The Sentinel vows to prop her up, but far from championing her as a symbol of prevailing justice in the town, it feels dangerously close to a trial, with free publicity attached for the paper. Of course, that’s because that’s exactly what it is. The Defense Fund becomes his latest scheme, which actually proves itself to be very successful in earning public support.

Alas, the public is fickle. The local paper starts sinking in quicksand as they meet a media juggernaut and watch Molly lose all credibility. The last thing to be done is to concede and plead guilty. However, Molly comes from a place of integrity — all she has are her personal convictions that she’s innocent and she won’t give it up — even if pleading guilty to manslaughter might actually allow her to keep living. To pragmatic, unscrupulous sorts, throwing in the towel makes logical sense. She, however, must abide by the truth.

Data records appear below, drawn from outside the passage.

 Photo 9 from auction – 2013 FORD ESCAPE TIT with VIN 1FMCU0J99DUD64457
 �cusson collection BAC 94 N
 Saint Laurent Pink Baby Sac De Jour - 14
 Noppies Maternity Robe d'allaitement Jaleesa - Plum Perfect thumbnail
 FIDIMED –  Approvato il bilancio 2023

Ultimately, Mike pleads with a newspaperman in his ivory tower — there’s actually some genuine concern there for once — but he also gets fingered by the jovial gangster who lays out threats with a smile. Howard da Silva makes an early appearance only to show up later and practically steal the show. It’s not simply about malice; it’s how he’s able to mask it with this kind of menacing conviviality. There’s a dissonance between the threat in each of his measured words and his outwardly cordial manner.

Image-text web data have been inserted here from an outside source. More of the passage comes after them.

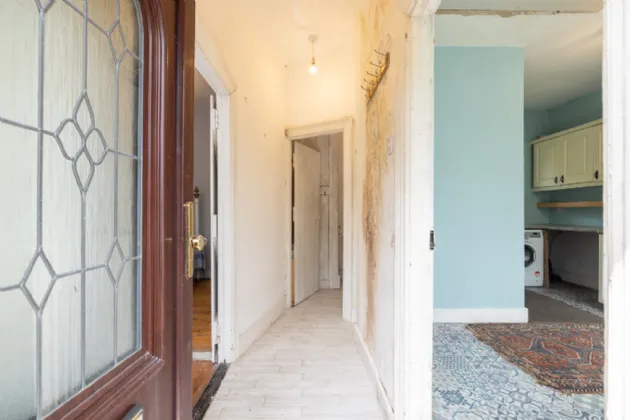 Photo of Chimney Pot, Ballinasillogue, Ballycanew, Gorey, Co. Wexford, Y25RP02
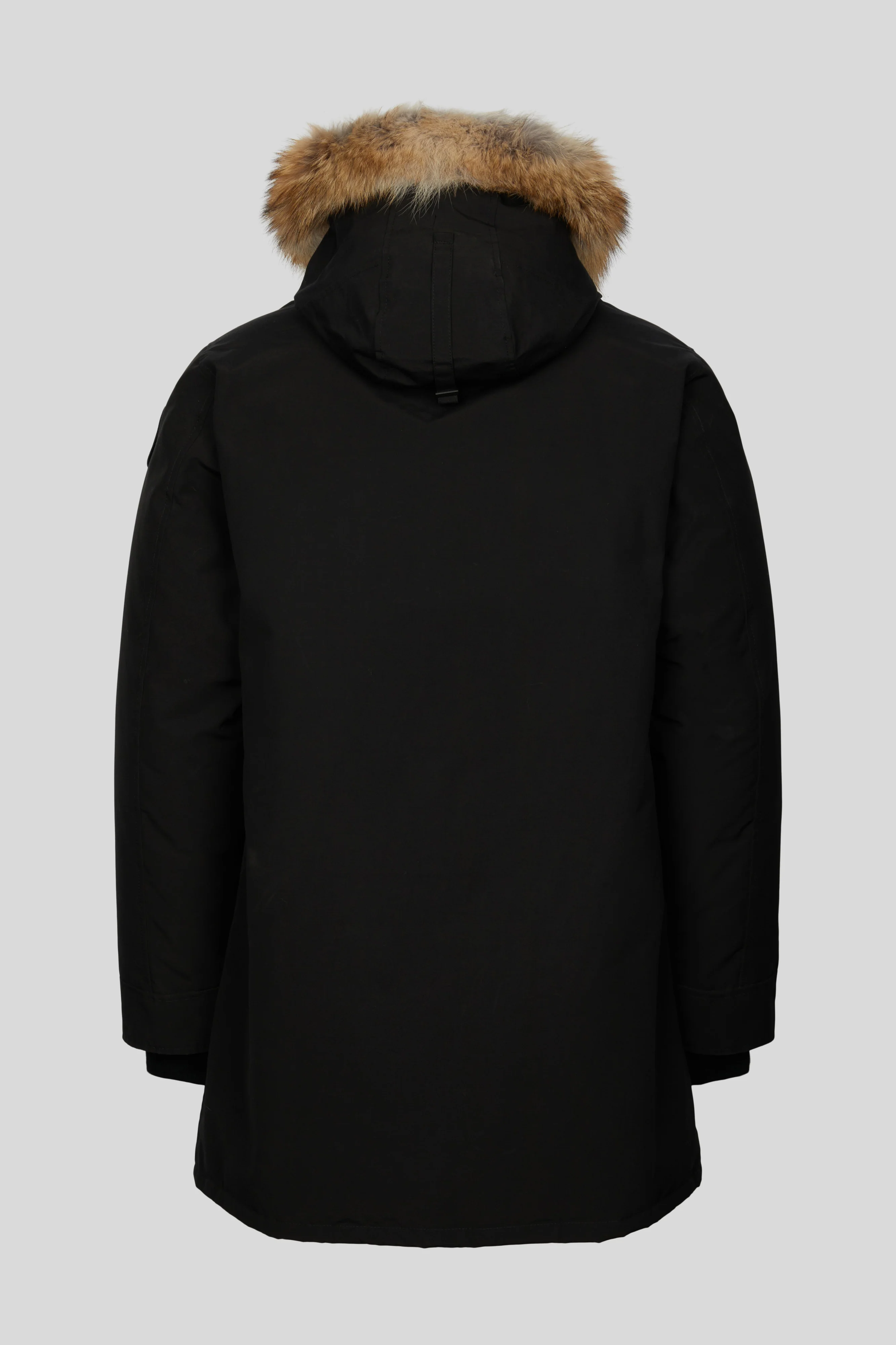 Langford Parka Black Label - Image 2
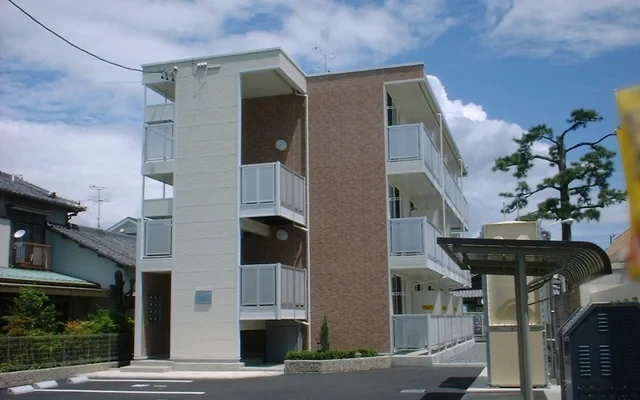 レオパレスオネスティ 0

In the end, true to form, Duryea gets the crud beaten out of him, enough that he earns a date with an ambulance at the end of the picture. Even then when his girl steps in to ride off by his side, it’s hard not to consider their chemistry in the moment. They never felt like a couple, at least not to the degree such an action implied. Gail Storm, no fault of her own, is written to flit back and forth between indignation and admiration. She isn’t allowed to really stand on her own two feet.

It’s a final dagger in a movie that’s a bumpy excursion and still a calculated risk for Dan Duryea aficionados. The movie certainly isn’t averse to risks, taking on the theme of a black woman accused of murder and theft. It has a lot of potential, although the incisive edge is neutered by whitewashing the part and casting Mary Anderson in the role, no doubt to placate southern audiences. It’s a shame.

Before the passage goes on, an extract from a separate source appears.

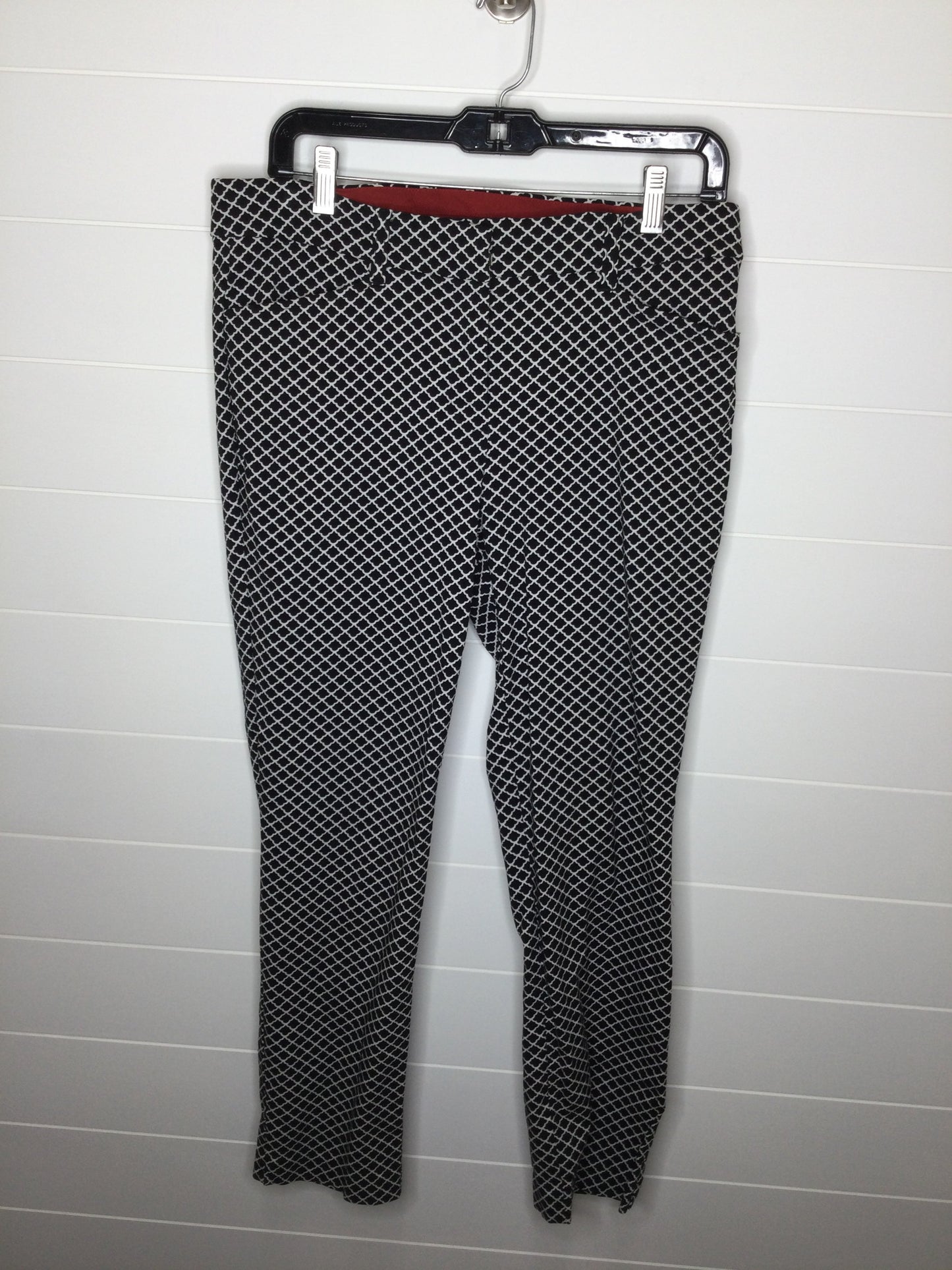 Pants Cropped By Rafaella Size: 10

There’s only one last point that I feel compelled to bring up given the historical moment. The Underworld Story oozes Blacklist from the moment Duryea gets forced out of town and can’t win a favor, even from his friends. This is indicative of the story, but we can also consider all the personnel involved. Cy Endfield and Howard da Silva among them would wind up victims of HUAC destined for ex-communication from the Hollywood majority.

Mind you, these weren’t coincidences. People on both sides knew what they were doing. It proves that art really does have an impact on life. I would use the term art loosely with Endfield’s picture, though it does have a certain trashy allure around the corners — flaws and all.